_Texto de lectura_:
■ ■ ■ ■ ■ ■ ■
HUMANIDADES - ESCRITURA -


El verdugo de sí mismo

Alma Bolón

Remedi confunde la situación de quien vive en una sociedad regida exclusivamente por la oralidad (una sociedad que en su conjunto ignora la escritura) y la de quienes, viviendo en una sociedad regida por la escritura, la desconocen o la conocen mal.


En su artículo “Le
nguas de papel”, Gustavo Remedi afirma contestar las observaciones de mi trabajo “El elitismo de escribir”, en que hacía yo referencia a otro artículo de Remedi, titulado “Elogio de las humanidades y reconstrucción del proyecto humanístico”, publicado en la Revista de Facultad de Humanidades. En su respuesta, Remedi ratifica convenciones legislativas sobre los límites entre “realidad” y “mito”, cosa que deja en evidencia, entre otras cosas, su generalizada afección por los términos “realidad(es)” y “concreto”. En este trabajo, como en el previo, y siguiendo el refrán que enseña que quien reparte se queda con la mejor parte, Remedi se adjudica “la realidad”, cuyos reales pasan a posarse, con naturalidad, en el territorio americano. Con este casero pasamano, Remedi ratifica la existencia de una entidad con la que, en más de un momento, coincide hasta la confusión. Se trata de una entidad ontológica, territorial, moral, según se muestra en el siguiente pasaje:

Por otra parte, sabemos que América Latina —como la uruguayidad o la montevideanidad — es apenas un cruce de discursos, del más diverso pelaje, relacionados, a su vez, a realidades sociales. Bolón me concederá que América Latina es una realidad histórica, social, política compleja, heterogénea, desigual, inescapable que, contra cualquier idea y deseo, se reimpone en cada momento de pretender negarla o disfrazarla.

Dicho esto, claro, América Latina no puede ser reducida a una esencia ni a una sola cosa, ni como realidad ni como idea, discurso y proyecto.
■ ■ ■ ■ ■ ■ ■
_Entradas almacenadas_:
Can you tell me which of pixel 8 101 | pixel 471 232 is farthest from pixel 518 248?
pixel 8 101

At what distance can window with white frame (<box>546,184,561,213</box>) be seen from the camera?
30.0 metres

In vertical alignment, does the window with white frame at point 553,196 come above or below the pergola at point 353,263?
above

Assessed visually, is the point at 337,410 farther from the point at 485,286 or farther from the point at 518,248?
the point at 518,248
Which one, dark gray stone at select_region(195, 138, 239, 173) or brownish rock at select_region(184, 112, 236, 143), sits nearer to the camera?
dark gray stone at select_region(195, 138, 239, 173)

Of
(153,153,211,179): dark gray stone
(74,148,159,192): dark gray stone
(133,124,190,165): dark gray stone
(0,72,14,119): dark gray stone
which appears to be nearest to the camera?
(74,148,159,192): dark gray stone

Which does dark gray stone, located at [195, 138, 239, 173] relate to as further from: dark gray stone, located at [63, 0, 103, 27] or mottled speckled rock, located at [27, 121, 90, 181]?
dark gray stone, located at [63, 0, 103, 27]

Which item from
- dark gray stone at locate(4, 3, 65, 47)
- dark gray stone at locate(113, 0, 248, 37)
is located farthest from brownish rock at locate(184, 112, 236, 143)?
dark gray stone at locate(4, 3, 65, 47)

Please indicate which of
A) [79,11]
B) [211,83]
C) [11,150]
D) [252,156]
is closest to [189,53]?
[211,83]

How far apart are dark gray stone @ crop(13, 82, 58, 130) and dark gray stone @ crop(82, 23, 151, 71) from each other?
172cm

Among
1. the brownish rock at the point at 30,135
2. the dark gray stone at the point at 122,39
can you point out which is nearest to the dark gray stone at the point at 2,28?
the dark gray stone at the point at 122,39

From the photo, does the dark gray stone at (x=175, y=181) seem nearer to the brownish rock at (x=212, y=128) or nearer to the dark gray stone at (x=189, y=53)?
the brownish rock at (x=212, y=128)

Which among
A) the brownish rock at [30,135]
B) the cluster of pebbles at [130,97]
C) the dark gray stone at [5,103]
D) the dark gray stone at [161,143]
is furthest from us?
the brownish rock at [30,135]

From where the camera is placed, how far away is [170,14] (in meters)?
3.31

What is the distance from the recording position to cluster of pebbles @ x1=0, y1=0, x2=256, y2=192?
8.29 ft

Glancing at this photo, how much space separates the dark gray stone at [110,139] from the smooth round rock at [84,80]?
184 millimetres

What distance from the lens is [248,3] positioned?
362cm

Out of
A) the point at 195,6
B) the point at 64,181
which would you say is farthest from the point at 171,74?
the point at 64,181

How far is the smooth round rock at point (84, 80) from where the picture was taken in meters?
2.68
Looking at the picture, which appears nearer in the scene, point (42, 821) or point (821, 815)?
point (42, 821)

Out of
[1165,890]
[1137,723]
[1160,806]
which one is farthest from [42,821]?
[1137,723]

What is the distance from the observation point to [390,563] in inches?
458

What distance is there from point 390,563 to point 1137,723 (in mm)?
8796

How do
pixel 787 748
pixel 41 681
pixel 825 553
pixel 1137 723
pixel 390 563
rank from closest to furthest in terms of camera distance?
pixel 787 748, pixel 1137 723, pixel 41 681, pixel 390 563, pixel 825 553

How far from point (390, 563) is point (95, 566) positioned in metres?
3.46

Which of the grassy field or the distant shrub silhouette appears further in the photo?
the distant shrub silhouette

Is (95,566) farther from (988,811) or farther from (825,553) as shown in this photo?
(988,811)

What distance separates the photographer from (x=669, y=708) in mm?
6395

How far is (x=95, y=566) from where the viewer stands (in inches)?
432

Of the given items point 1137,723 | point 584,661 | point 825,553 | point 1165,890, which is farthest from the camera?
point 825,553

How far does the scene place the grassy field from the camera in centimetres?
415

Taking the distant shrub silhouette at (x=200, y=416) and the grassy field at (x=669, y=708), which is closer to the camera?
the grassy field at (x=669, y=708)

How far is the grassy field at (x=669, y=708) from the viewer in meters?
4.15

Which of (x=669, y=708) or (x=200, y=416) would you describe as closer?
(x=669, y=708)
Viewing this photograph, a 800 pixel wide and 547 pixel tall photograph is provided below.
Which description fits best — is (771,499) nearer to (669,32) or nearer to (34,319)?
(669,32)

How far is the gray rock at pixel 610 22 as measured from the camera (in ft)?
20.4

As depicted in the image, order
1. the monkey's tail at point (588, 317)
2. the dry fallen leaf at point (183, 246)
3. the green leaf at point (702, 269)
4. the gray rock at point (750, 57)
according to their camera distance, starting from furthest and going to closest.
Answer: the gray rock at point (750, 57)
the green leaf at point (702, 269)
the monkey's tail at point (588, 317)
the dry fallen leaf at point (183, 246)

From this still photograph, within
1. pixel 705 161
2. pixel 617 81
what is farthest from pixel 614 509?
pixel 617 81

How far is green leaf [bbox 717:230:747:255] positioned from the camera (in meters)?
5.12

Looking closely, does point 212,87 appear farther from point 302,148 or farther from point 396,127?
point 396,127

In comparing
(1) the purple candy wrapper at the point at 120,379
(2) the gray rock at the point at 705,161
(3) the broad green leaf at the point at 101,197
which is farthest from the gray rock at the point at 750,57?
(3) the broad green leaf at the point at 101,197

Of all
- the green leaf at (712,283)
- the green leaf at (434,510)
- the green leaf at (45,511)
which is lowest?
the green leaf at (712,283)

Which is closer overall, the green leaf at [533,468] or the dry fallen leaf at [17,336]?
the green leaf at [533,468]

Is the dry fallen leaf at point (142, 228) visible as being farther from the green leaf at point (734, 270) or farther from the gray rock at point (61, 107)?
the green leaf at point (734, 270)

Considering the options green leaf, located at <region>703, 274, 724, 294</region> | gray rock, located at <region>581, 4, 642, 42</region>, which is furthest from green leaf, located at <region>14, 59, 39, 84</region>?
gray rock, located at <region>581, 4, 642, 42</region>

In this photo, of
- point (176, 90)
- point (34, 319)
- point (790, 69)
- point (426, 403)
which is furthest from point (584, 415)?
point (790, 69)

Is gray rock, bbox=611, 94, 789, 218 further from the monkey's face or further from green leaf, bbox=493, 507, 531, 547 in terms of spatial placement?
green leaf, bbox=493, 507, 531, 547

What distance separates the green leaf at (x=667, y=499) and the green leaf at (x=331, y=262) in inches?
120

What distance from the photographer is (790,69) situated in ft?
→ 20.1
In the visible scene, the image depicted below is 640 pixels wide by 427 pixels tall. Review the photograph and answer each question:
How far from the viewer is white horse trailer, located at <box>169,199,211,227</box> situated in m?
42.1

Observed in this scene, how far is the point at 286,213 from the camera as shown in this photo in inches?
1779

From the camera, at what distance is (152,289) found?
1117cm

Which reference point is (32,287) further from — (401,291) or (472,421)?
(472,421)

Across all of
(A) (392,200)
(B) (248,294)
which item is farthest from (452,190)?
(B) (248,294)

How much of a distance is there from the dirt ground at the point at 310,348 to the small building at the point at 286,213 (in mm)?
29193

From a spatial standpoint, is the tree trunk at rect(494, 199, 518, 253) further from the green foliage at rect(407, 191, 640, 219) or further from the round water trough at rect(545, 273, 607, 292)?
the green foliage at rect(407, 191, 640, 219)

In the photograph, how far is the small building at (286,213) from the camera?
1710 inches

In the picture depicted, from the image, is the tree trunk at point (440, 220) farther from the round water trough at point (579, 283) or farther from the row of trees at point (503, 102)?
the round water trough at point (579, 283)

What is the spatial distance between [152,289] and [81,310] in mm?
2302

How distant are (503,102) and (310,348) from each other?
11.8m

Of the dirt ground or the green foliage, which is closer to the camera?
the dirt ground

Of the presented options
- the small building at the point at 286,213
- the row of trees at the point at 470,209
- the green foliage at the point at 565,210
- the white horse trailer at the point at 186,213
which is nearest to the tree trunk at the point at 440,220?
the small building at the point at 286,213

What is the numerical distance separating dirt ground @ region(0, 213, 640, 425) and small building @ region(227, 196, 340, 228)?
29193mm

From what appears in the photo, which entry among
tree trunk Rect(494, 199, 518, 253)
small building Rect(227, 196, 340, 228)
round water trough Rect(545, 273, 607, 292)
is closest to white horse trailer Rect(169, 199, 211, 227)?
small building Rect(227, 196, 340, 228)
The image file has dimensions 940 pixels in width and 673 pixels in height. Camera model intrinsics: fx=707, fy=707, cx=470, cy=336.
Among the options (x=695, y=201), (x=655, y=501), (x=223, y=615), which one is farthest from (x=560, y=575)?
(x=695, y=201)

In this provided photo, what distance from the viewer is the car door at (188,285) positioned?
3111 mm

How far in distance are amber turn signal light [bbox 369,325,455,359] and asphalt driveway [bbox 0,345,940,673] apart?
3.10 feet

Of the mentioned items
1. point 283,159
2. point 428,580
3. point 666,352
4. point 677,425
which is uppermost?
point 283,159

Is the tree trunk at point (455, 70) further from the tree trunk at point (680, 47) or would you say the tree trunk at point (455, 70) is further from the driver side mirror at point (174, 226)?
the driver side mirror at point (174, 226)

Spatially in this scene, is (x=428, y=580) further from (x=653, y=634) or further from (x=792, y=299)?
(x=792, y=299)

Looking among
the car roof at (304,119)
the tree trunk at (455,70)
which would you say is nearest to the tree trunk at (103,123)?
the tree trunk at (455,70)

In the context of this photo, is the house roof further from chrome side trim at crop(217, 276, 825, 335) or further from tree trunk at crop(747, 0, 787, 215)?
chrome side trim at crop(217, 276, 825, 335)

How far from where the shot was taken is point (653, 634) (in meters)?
■ ■ ■ ■ ■ ■ ■
_Qué se pide_:
• A. Según el texto de lectura, ¿en qué revista se publicó el artículo de Remedi titulado “Elogio de las humanidades y reconstrucción del proyecto humanístico”?
• B. Copia al pie de la letra el fragmento del texto de lectura que va desde “Por otra parte, sabemos” hasta “negarla o disfrazarla.”.

_Respuestas por consigna_:
• A. En la Revista de Facultad de Humanidades.

• B.
Por otra parte, sabemos que América Latina —como la uruguayidad o la montevideanidad — es apenas un cruce de discursos, del más diverso pelaje, relacionados, a su vez, a realidades sociales. Bolón me concederá que América Latina es una realidad histórica, social, política compleja, heterogénea, desigual, inescapable que, contra cualquier idea y deseo, se reimpone en cada momento de pretender negarla o disfrazarla.